===== EXTRACT

Protein-coding gene in the species Homo sapiens

Tropomyosin alpha-1 chain is a protein that in humans is encoded by the TPM1 gene. This gene is a member of the tropomyosin (Tm) family of highly conserved, widely distributed actin-binding proteins involved in the contractile system of striated and smooth muscles and the cytoskeleton of non-muscle cells.

== Structure ==
Tm is a 32.7 kDa protein composed of 284 amino acids. Tm is a flexible protein homodimer or heterodimer composed of two alpha-helical chains, which adopt a bent coiled coil conformation to wrap around the seven actin molecules in a functional unit of muscle. It is polymerized end to end along the two grooves of actin filaments and provides stability to the filaments. Human striated muscles express protein from the TPM1 (α-Tm), TPM2 (β-Tm) and TPM3 (γ-Tm) genes, with α-Tm being the predominant isoform in striated muscle. In human cardiac muscle the ratio of α-Tm to β-Tm is roughly 5:1.

==========
===== RECORDS SHOWN

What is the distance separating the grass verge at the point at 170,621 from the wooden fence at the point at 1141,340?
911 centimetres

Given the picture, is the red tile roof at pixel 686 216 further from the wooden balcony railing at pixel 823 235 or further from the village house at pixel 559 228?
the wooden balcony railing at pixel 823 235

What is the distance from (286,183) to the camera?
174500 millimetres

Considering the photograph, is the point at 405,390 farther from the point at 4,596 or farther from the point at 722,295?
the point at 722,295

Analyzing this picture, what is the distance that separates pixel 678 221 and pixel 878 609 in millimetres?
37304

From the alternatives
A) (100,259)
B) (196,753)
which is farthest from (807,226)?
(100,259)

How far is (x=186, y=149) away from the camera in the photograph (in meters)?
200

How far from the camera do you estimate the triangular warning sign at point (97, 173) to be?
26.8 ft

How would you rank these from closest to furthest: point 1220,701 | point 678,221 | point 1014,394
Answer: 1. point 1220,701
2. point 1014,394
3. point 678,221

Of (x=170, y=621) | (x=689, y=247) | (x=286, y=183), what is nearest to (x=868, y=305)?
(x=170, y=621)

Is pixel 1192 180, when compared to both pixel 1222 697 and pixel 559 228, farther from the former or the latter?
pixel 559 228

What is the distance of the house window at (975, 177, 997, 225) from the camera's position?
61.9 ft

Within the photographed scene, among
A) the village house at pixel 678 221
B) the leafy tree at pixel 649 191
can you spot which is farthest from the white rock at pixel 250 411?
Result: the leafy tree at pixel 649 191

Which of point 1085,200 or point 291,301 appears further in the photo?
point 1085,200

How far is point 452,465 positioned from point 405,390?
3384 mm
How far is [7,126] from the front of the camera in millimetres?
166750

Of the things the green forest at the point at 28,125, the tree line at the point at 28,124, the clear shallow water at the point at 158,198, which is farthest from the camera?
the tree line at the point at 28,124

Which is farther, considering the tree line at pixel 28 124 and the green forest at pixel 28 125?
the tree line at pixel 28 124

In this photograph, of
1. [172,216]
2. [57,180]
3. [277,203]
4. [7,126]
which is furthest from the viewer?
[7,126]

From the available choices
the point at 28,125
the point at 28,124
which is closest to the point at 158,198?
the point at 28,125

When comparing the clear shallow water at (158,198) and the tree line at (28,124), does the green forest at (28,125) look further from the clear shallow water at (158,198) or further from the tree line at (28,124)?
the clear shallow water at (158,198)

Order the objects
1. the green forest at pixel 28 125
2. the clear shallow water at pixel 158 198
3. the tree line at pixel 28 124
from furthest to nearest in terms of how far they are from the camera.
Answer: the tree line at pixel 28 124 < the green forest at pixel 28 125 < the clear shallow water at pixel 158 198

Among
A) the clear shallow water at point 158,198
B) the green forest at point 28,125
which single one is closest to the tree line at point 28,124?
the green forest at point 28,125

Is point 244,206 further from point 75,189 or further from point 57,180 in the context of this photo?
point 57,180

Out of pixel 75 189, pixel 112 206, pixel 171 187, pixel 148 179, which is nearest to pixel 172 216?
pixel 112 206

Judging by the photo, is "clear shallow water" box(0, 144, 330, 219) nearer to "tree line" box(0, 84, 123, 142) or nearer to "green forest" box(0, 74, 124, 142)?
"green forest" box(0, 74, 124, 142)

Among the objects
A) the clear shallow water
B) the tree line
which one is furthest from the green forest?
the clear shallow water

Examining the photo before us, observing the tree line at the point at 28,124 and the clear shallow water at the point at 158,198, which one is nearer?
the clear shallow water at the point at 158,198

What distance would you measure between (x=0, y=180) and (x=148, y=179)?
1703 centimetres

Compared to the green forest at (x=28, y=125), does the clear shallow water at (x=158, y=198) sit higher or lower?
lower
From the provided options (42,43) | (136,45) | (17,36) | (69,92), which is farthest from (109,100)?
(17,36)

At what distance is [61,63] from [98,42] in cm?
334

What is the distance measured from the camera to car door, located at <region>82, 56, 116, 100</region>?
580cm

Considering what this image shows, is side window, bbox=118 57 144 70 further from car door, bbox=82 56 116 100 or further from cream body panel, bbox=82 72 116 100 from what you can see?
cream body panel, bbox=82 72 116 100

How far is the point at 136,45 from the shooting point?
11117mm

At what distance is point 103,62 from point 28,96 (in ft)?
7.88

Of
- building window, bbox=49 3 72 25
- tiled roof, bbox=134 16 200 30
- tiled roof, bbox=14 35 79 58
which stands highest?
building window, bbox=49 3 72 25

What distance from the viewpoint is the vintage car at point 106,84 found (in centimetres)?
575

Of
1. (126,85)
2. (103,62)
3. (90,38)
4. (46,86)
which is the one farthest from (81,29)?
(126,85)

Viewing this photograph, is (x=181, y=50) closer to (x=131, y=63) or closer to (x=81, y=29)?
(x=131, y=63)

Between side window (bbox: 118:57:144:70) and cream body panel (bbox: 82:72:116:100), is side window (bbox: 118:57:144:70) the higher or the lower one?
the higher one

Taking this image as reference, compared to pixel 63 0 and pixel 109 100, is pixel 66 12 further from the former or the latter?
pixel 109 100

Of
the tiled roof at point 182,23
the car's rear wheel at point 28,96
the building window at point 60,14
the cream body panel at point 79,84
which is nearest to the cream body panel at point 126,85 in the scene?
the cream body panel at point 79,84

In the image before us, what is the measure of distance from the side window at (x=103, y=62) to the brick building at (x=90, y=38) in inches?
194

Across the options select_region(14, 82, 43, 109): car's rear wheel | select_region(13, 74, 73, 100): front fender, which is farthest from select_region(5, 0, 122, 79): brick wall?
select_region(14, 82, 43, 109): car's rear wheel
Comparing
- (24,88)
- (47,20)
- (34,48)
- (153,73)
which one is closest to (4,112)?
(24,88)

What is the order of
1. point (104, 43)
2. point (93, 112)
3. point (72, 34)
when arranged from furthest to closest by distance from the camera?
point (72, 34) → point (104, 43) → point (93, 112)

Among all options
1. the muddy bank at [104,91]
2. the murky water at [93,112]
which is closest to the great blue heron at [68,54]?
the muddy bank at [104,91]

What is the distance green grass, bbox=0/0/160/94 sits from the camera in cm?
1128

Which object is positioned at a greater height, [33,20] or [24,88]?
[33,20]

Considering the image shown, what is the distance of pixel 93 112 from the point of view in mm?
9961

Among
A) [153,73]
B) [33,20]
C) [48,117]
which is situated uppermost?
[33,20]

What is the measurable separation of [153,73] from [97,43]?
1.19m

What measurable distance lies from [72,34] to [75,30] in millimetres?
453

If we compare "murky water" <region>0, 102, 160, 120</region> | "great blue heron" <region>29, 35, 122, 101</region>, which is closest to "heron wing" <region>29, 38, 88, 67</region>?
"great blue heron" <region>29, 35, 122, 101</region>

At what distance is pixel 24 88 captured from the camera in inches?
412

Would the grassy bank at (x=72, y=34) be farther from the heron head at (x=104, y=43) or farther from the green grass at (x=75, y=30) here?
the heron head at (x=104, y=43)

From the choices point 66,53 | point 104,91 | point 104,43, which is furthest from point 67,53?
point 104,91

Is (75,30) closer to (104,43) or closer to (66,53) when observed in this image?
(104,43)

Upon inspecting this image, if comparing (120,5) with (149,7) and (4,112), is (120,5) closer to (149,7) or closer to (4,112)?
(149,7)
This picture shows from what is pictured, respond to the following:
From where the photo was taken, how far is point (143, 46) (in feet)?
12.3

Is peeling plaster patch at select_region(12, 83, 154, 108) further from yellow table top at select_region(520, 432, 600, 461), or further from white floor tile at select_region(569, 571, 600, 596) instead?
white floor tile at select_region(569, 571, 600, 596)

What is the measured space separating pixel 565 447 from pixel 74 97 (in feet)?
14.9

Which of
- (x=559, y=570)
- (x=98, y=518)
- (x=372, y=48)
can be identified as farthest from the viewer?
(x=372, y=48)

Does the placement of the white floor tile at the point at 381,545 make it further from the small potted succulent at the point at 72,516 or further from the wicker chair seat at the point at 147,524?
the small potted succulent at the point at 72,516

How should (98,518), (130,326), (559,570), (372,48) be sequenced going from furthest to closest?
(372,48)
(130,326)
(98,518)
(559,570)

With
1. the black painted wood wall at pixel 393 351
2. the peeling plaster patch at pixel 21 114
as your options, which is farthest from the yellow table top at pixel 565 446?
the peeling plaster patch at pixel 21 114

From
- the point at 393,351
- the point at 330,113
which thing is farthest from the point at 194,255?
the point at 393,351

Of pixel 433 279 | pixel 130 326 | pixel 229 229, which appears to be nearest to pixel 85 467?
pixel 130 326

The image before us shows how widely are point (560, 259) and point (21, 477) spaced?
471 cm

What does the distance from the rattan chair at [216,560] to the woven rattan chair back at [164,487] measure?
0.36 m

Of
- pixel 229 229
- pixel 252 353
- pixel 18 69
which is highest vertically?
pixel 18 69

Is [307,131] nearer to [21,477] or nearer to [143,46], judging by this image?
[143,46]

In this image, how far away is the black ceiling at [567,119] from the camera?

==========

_TASKS AND EXERCISES:_
1. According to the TPM1 passage, how is a tropomyosin molecule able to wrap around the actin molecules in a functional unit of muscle? Answer in one to three sentences.
2. Pick up the TPM1 passage right after its last sentence and keep writing it.

_RESPONSES FOR EACH TASK:_
1. Tropomyosin is made of two alpha-helical chains. Together they form a bent coiled coil, and this shape lets the protein wrap around the seven actin molecules in a functional unit of muscle.

2.
== Function ==
Tm functions in association with the troponin complex to regulate the calcium-dependent interaction of actin and myosin during muscle contraction. Tm molecules are arranged head-to-tail along the actin thin filament, and are a key component in cooperative activation of muscle. A three state model has been proposed by McKillop and Geeves, which describes the positions of Tm during a cardiac cycle. The blocked (B) state occurs in diastole when intracellular calcium is low and Tm blocks the myosin binding site on actin. The closed (C) state is when Tm is positioned on the inner groove of actin; in this state myosin is in a "cocked" position where heads are weakly bound and not generating force. The myosin binding (M) state is when Tm is further displaced from actin by myosin crossbridges that are strongly-bound and actively generating force. In addition to actin, Tm binds troponin T (TnT). TnT tethers the region of head-to-tail overlap of subsequent Tm molecules to actin.

==Clinical Significance==
Mutations in TPM1 have been associated with hypertrophic cardiomyopathy (HCM), dilated cardiomyopathy and left ventricular noncompaction cardiomyopathy (LVNC). HCM mutations tend to cluster around the N-terminal region and a primary actin binding region known as period 5.